— START —
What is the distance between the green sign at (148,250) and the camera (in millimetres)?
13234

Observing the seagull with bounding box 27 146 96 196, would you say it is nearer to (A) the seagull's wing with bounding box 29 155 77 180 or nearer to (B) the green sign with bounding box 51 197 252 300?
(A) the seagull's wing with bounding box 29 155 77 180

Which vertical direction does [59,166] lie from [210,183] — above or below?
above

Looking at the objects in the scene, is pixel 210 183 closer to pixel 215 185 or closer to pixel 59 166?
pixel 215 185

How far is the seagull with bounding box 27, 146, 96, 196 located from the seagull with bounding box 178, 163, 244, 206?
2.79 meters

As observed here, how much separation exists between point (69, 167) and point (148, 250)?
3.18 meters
— END —
## Aim
Rewrite the listing as a numbered list, from the line containing "Which vertical direction" up to and including the last line of the listing. Omit blank lines.

## Output
1. Which vertical direction does [59,166] lie from [210,183] — above or below?
2. above
3. Looking at the objects in the scene, is pixel 210 183 closer to pixel 215 185 or closer to pixel 59 166?
4. pixel 215 185
5. How far is the seagull with bounding box 27, 146, 96, 196 located from the seagull with bounding box 178, 163, 244, 206?
6. 2.79 meters
7. As observed here, how much separation exists between point (69, 167) and point (148, 250)?
8. 3.18 meters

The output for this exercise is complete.